[Zope] Patch to check all pages with html-tidy

Andy McKay andy@agmweb.ca
Wed, 09 Apr 2003 11:33:15 +0100


Im not sure I'd want to do this for every request, but maybe we could 
something like this to ZChecker, which finds bugs and issues in ZPT, 
DTML etc, including running ZPT through htmltidy?
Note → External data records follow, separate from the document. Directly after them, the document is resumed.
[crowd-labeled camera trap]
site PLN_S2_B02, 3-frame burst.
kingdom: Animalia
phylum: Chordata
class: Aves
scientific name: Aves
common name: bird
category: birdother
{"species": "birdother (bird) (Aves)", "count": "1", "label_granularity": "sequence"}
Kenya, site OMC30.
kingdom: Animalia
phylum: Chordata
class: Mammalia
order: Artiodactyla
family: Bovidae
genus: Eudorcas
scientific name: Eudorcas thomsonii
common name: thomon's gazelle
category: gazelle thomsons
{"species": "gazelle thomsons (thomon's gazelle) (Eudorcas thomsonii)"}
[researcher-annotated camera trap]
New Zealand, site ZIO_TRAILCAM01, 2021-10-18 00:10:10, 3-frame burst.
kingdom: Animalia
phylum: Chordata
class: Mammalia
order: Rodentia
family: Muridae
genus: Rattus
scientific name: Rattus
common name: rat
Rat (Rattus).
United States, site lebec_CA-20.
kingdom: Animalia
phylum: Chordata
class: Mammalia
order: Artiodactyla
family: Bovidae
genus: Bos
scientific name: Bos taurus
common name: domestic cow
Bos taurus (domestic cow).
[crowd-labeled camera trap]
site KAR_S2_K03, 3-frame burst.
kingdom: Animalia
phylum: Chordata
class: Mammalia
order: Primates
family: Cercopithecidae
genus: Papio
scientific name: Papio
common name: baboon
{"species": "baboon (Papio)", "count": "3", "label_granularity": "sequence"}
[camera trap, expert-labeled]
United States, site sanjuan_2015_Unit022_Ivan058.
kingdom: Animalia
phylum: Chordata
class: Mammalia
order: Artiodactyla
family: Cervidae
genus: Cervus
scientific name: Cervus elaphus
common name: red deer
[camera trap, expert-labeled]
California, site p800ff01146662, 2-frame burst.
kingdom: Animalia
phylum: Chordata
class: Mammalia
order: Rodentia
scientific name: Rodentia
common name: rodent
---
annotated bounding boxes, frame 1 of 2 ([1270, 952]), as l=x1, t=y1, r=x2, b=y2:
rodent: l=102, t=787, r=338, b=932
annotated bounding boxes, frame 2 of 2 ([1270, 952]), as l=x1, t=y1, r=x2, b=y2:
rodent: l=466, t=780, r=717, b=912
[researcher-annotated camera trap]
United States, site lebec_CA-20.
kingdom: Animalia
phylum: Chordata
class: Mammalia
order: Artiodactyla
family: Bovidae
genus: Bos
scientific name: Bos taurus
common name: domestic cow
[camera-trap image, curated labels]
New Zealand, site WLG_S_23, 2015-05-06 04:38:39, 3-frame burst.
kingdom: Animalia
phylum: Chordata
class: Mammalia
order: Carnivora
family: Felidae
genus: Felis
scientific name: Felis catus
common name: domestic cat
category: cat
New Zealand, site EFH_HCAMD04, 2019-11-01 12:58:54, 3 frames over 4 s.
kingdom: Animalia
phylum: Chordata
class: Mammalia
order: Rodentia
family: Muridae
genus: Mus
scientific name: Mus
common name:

http://www.zope.org/Members/andym/ZChecker

Thomas Guettler wrote:
> Hi!
> 
> Maybe someone is interested in this patch:
> 
> If you have html-tidy[1] installed, you can apply this patch to
> lib/python/ZPublisher/HTTPResponse.py to scan every html page with
> html tidy.
> 
> Warnings of html-tidy will be displayed in the debug logs. 
> 
> [1]: http://tidy.sourceforge.net/
> 
> You apply this patch like this:
> 
> cd zope/lib/python/ZPublisher
> cat html-tidy-patch.txt | patch
> 
>  thomas
> 
> 
> 
> ------------------------------------------------------------------------
> 
> --- HTTPResponse.py.orig	Wed Apr  9 08:37:36 2003
> +++ HTTPResponse.py	Wed Apr  9 08:26:52 2003
> @@ -176,6 +176,46 @@
>          self.stdout = stdout
>          self.stderr = stderr
>  
> +    def html_tidy(self):
> +        """
> +        Small hack to call html-tidy for every html
> +        page which is serverd by zope.
> +        Call it from lib/python/ZPublisher/HTTPResponse.setBody()
> +        after self.body is set
> +        
> +        if content_type == 'text/html':
> +            self.html_tidy()
> +        """
> +        import tempfile
> +        import popen2
> +        ignore=[
> +            'Warning: <table> lacks "summary" attribute',
> +            "Can't open",
> +            "Warning: <nobr> is not approved by W3C",
> +            "Warning: inserting missing 'title' element"]
> +        htmlfile=tempfile.mktemp()
> +        fd=open(htmlfile, "wt")
> +        fd.write(self.body)
> +        fd.close()
> +        stdout, stdin = popen2.popen4("tidy -q -errors %s" % htmlfile)
> +        out=stdout.readlines()
> +        os.unlink(htmlfile)
> +        for line in out:
> +            line=line.strip()
> +            cont=0
> +            for ign in ignore:
> +                if line.find(ign)!=-1:
> +                    cont=1
> +                    continue
> +            if cont:
> +                continue
> +            base="unknown base"
> +            if hasattr(self, "base"):
> +                base=self.base
> +            print "HTML-Tidy: %s %s" % (
> +                self.base, line)
> +        
> +
>      def retry(self):
>          """Return a response object to be used in a retry attempt
>          """
> @@ -329,6 +369,8 @@
>              body = '&gt;'.join(body.split('\233'))
>  
>          self.setHeader('content-length', len(self.body))
> +        if content_type == 'text/html':
> +            self.html_tidy()
>          self.insertBase()
>          if self.use_HTTP_content_compression and \
>              not self.headers.get('content-encoding',None):


-- 
   Andy McKay